Start Stored data
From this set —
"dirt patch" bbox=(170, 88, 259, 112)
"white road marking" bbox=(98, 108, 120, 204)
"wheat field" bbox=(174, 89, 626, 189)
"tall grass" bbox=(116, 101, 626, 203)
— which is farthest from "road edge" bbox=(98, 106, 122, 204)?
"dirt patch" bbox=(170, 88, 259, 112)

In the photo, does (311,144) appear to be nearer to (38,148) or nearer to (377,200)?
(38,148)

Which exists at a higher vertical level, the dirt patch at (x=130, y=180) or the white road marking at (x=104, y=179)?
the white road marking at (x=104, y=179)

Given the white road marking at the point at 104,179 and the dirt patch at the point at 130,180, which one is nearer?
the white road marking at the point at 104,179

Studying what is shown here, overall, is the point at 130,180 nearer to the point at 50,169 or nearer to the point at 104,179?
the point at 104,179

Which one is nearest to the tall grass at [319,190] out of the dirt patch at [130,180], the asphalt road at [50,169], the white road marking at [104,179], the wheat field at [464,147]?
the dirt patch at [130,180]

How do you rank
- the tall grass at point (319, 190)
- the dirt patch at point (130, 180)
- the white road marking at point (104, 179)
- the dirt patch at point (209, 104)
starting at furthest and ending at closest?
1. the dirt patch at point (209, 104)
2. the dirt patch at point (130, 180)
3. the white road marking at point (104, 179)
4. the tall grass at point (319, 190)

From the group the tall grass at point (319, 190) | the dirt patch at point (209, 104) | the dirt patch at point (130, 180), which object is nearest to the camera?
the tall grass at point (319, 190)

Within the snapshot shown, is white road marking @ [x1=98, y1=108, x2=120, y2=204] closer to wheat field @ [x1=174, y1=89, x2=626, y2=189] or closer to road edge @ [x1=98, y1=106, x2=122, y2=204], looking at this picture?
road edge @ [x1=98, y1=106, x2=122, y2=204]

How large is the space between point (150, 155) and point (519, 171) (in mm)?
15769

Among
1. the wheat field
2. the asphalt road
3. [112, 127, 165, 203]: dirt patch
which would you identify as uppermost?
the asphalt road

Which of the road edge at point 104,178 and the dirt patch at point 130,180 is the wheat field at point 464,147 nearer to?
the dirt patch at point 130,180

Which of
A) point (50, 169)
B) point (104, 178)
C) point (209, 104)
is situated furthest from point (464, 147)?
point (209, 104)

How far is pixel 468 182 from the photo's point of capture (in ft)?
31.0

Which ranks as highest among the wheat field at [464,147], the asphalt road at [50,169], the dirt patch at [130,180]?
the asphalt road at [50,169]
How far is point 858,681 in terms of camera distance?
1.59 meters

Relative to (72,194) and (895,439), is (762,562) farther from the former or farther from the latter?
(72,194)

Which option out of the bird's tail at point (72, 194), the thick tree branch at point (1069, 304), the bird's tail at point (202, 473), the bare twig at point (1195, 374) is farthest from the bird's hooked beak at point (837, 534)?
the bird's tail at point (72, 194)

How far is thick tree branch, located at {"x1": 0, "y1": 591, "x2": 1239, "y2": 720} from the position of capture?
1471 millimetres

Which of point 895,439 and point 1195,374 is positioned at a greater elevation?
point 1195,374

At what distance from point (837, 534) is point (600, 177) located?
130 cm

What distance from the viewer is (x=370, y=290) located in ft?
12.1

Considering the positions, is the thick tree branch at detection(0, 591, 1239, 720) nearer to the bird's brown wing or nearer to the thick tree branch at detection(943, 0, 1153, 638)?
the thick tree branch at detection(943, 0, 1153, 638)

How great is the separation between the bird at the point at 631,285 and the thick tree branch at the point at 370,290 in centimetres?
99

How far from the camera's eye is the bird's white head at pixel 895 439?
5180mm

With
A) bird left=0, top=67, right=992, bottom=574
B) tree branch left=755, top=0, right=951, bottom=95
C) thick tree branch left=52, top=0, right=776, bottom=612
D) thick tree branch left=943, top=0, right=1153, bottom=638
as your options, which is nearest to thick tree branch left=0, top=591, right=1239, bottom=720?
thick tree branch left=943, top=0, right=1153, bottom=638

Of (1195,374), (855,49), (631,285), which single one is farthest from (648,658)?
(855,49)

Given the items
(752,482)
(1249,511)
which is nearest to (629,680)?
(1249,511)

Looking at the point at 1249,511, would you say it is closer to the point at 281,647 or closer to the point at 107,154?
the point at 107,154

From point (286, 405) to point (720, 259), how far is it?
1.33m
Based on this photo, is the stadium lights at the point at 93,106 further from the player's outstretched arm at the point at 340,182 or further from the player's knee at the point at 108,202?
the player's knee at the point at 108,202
End Stored data
- [What the task requires] Reproduce the data, keeping every line exactly the same.

- [Complete answer]
From this set —
"dirt patch" bbox=(170, 88, 259, 112)
"white road marking" bbox=(98, 108, 120, 204)
"wheat field" bbox=(174, 89, 626, 189)
"tall grass" bbox=(116, 101, 626, 203)
— which is farthest from "road edge" bbox=(98, 106, 122, 204)?
"dirt patch" bbox=(170, 88, 259, 112)

In the photo, does (311,144) appear to be nearer to (38,148) or nearer to (377,200)?
(38,148)

Which exists at a higher vertical level, the dirt patch at (x=130, y=180) or the white road marking at (x=104, y=179)?
the white road marking at (x=104, y=179)

Given the white road marking at the point at 104,179 and the dirt patch at the point at 130,180, which one is nearer?
the white road marking at the point at 104,179

Studying what is shown here, overall, is the point at 130,180 nearer to the point at 50,169 or nearer to the point at 104,179?
the point at 104,179

Which one is nearest to the tall grass at [319,190] out of the dirt patch at [130,180], the asphalt road at [50,169], the white road marking at [104,179], the wheat field at [464,147]?
the dirt patch at [130,180]

How do you rank
- the tall grass at point (319, 190)
- the dirt patch at point (130, 180)
- the white road marking at point (104, 179)
- the dirt patch at point (209, 104)
starting at furthest and ending at closest?
1. the dirt patch at point (209, 104)
2. the dirt patch at point (130, 180)
3. the white road marking at point (104, 179)
4. the tall grass at point (319, 190)

From the group the tall grass at point (319, 190) | the dirt patch at point (209, 104) | the dirt patch at point (130, 180), which object is nearest to the camera?
the tall grass at point (319, 190)

Within the snapshot shown, is white road marking @ [x1=98, y1=108, x2=120, y2=204] closer to wheat field @ [x1=174, y1=89, x2=626, y2=189] or closer to road edge @ [x1=98, y1=106, x2=122, y2=204], looking at this picture?
road edge @ [x1=98, y1=106, x2=122, y2=204]

How large is the space between point (150, 155) and point (519, 171) (in mm)?
15769

Among
1. the wheat field
2. the asphalt road
3. [112, 127, 165, 203]: dirt patch
which would you identify as uppermost?
the asphalt road

Which of the road edge at point 104,178 and the dirt patch at point 130,180 is the wheat field at point 464,147 nearer to?
the dirt patch at point 130,180

Which of
A) point (50, 169)
B) point (104, 178)
C) point (209, 104)
is situated furthest from point (464, 147)?
point (209, 104)

How far is pixel 468 182 from the photo's point of capture (in ft)?
31.0

Which ranks as highest among the wheat field at [464,147], the asphalt road at [50,169], the dirt patch at [130,180]?
the asphalt road at [50,169]
How far is point 858,681 in terms of camera distance?
1.59 meters

Relative to (72,194) and (895,439), is (762,562) farther from the former or farther from the latter?
(72,194)

Which option out of the bird's tail at point (72, 194), the thick tree branch at point (1069, 304), the bird's tail at point (202, 473), the bare twig at point (1195, 374) is farthest from the bird's hooked beak at point (837, 534)?
the bird's tail at point (72, 194)

How far is thick tree branch, located at {"x1": 0, "y1": 591, "x2": 1239, "y2": 720} from the position of capture?
1471 millimetres

Which of point 895,439 and point 1195,374 is positioned at a greater elevation?
point 1195,374

At what distance from point (837, 534) is point (600, 177) located?
130 cm

What distance from the viewer is (x=370, y=290) located in ft?
12.1

Considering the positions, is the thick tree branch at detection(0, 591, 1239, 720) nearer to the bird's brown wing or nearer to the thick tree branch at detection(943, 0, 1153, 638)?
the thick tree branch at detection(943, 0, 1153, 638)

How great is the separation between the bird at the point at 631,285 and the thick tree branch at the point at 370,290 in centimetres?
99

How far from the camera's eye is the bird's white head at pixel 895 439?
5180mm

With
A) bird left=0, top=67, right=992, bottom=574
B) tree branch left=755, top=0, right=951, bottom=95
C) thick tree branch left=52, top=0, right=776, bottom=612
D) thick tree branch left=943, top=0, right=1153, bottom=638
as your options, which is nearest to thick tree branch left=0, top=591, right=1239, bottom=720?
thick tree branch left=943, top=0, right=1153, bottom=638

Of (1195,374), (855,49), (631,285), which single one is farthest from (648,658)?
(855,49)

Given the items
(752,482)
(1249,511)
which is nearest to (629,680)?
(1249,511)

Looking at the point at 1249,511, would you say it is closer to the point at 281,647 or closer to the point at 107,154?
the point at 107,154

From point (286, 405) to point (720, 259), how far is it?
1.33m
Based on this photo, is the stadium lights at the point at 93,106 further from the player's outstretched arm at the point at 340,182 or further from the player's knee at the point at 108,202?
the player's knee at the point at 108,202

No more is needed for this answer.